* _WHAT TO PRODUCE_:
Present every line from the one containing "Which among the options" through the last line of the entries as a numbered list, omitting blank lines.

** Begin **

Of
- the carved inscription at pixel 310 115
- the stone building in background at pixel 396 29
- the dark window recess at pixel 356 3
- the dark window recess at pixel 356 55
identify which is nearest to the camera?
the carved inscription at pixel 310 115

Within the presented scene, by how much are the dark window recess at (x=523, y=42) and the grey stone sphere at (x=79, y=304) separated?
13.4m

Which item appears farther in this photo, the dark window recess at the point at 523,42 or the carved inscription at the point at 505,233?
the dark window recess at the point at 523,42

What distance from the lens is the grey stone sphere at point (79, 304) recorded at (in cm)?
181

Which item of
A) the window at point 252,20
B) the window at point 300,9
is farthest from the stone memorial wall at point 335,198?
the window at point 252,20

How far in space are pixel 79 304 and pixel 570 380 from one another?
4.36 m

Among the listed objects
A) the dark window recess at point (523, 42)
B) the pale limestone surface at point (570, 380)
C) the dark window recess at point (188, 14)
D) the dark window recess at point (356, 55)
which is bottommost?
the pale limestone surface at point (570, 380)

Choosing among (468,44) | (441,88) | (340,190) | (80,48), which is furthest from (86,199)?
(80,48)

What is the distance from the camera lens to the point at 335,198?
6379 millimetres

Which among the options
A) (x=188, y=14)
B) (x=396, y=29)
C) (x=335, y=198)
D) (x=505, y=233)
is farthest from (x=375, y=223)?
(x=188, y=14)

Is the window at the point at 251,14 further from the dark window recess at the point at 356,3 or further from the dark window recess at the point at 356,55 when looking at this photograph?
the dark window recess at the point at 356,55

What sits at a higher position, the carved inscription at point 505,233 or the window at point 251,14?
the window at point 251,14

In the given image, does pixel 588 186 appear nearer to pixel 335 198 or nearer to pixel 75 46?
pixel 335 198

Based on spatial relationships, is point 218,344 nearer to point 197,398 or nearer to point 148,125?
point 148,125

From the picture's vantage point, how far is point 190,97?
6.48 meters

** End **

* _RESPONSE FOR THIS EXERCISE_:
1. Which among the options
2. A) (x=188, y=14)
3. B) (x=396, y=29)
4. C) (x=335, y=198)
5. D) (x=505, y=233)
6. is farthest from (x=375, y=223)?
7. (x=188, y=14)
8. Is the window at the point at 251,14 further from the dark window recess at the point at 356,3 or further from the dark window recess at the point at 356,55 when looking at this photograph?
9. the dark window recess at the point at 356,55
10. What sits at a higher position, the carved inscription at point 505,233 or the window at point 251,14?
11. the window at point 251,14
12. In the given image, does pixel 588 186 appear nearer to pixel 335 198 or nearer to pixel 75 46?
13. pixel 335 198
14. Based on spatial relationships, is point 218,344 nearer to point 197,398 or nearer to point 148,125?
15. point 148,125
16. From the picture's vantage point, how far is point 190,97?
17. 6.48 meters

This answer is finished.